本日の一冊
本について語りつつ、冷蔵庫の中身も気になる男──あんり収穫祭です。
最近は読書よりも、賞味期限の切れた牛乳の観察に時間を費やしています。
飲み会で「カキフライが無いなら来なかった」と言える人がいたら、私は尊敬します。
その潔さ、その即物的な誠実さ。そんなタイトルを冠したのが、せきしろさん&又吉直樹さんによる自由律俳句集『カキフライが無いなら来なかった』です。
五七五の定型に縛られない“自由律俳句”の世界では、日常が急にシュールに、そして不思議と詩的に立ち上がってきます。
書誌情報
- 著者:せきしろ/又吉直樹
- 出版社:幻冬舎
- 発売日:2009/6/25(文庫:2013/10/10)
- 単行本:287ページ(文庫:360ページ)
この本の特徴
五七五の形式を破り、自由な韻律で詠む自由律俳句を、妄想文学の鬼才・せきしろさんと、お笑いコンビ「ピース」の奇才・又吉直樹さんが次々に放出します。
一冊は五百句超の俳句と散文、そしてお二人が撮影した写真で構成されています。読み進めるほどに、笑いと哀愁がじわじわと交互に押し寄せてきます。

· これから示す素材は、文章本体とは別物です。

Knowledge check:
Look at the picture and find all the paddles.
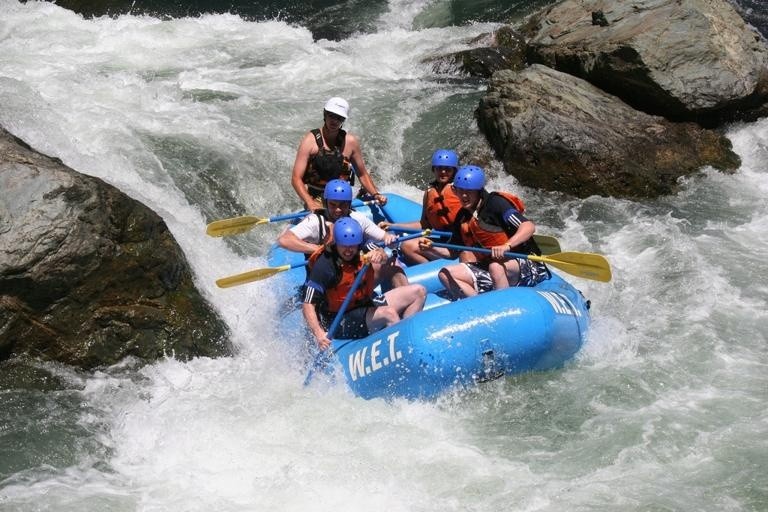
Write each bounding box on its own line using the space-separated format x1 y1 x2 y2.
428 241 612 282
386 226 560 256
207 200 377 237
216 229 431 288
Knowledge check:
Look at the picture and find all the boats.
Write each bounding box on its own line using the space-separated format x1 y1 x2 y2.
264 193 593 402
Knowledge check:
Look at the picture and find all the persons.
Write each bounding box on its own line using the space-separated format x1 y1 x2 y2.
278 178 394 281
376 149 462 266
418 164 536 300
289 95 388 214
303 216 427 354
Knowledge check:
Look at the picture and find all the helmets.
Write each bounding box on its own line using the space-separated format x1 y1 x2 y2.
453 165 484 192
323 179 351 204
322 98 350 121
333 216 362 246
432 150 457 170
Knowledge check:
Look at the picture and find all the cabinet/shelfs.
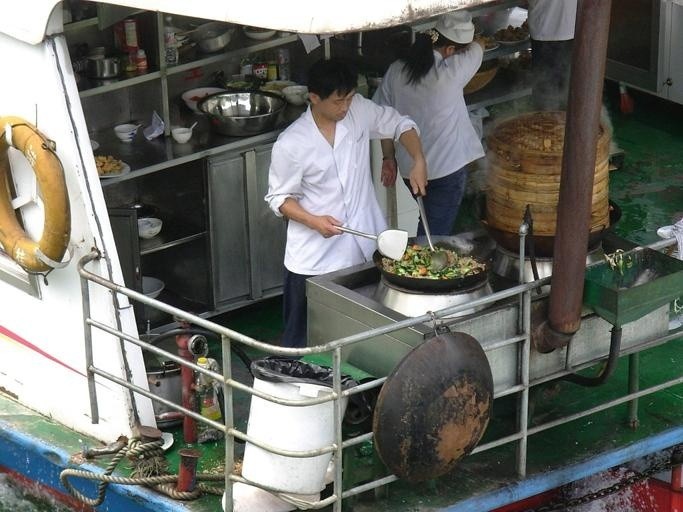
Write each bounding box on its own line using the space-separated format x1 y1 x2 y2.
64 1 329 326
331 3 532 200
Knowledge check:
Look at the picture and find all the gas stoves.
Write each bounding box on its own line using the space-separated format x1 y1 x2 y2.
334 221 634 319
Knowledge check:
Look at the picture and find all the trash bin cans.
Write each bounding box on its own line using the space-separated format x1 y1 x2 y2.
241 356 360 495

なお、文庫版には書き下ろしが追加されていますので、これから手に取る方には文庫版をおすすめします。
あんり収穫祭が選ぶ、自由律俳句20選
せきしろ
- 手羽先をそこまでしか食べないのか
- お湯が六分の一くらいの湯船でじっと待つ
- 電気店のビデオカメラに写る思った以上に老けている
- 理由は分らぬが家に入れてもらえない犬
- 醤油差しを倒すまでは幸せだった
- あの猫は撥ねられるかもしれない
- なんか疲れると思ったら坂か
- 結婚式の写真を見なければいけない流れ
- 夜の雲のスピードが尋常ではない
- その言葉は数年後不意に僕を襲うだろう
- 自己紹介の順番が近づいてくる
- いると思って話ししていた
- やはり原宿で降りたか
- 部屋に蜂が入ってきたもうだめだ
又吉直樹
- 坊さんが大量にアイスを買っていた
- 単三電池を握りしめ単三電池を買いに行った日
- ブランコの止め方を教わって無かった
- 小便の勢いが強過ぎて恥ずかしい
- 消灯の画廊の外から眼を凝らす
- 御神木よりでかいのがある
読んでみて思ったこと
並べてみると、私の好みはどうやらせきしろさん寄りです。
日常の“どうでもよさ”が笑いと寂しさをまとってふいに立ち上がる瞬間が、何度も訪れます。
一方で、又吉直樹さんの散文も非常に魅力的です。
太宰治との恐るべき共通点によって自意識過剰になってゆく「ファーストキスが太宰の命日」、
小学校時代の思い出をセンチメンタル過剰に語る「オハヨウが言えなかったサヨナラを言おう」など、
センチメンタル過剰な自意識が炸裂し、ページをめくる手が止まりません。
さらに読むなら……
- 『まさかジープで来るとは』
→ 第二弾。ありえない日常のワンシーンを鋭く切り取り、自由律の“間”と“ズレ”がさらに磨かれています。 - 『蕎麦湯が来ない』
→ 第三弾。待つこと、タイミングの悪さ、報われない期待——そんな“日常のズレ”を軽やかに笑いへと転じる一冊です。タイトルの不在感が逆説的に世界を照らします。
まとめ
『カキフライが無いなら来なかった』は、自由律俳句×散文×写真の相乗効果で、日常の粒立ち方が変わって見える本です。
自己啓発に疲れた夜も、純文学の重さに沈みそうな夜も、この一冊をめくると世界がほんの少し軽く、そしておかしく見えてきます。
「カキフライが無くても、来てよかった。」きっとそう思わせてくれる一冊です。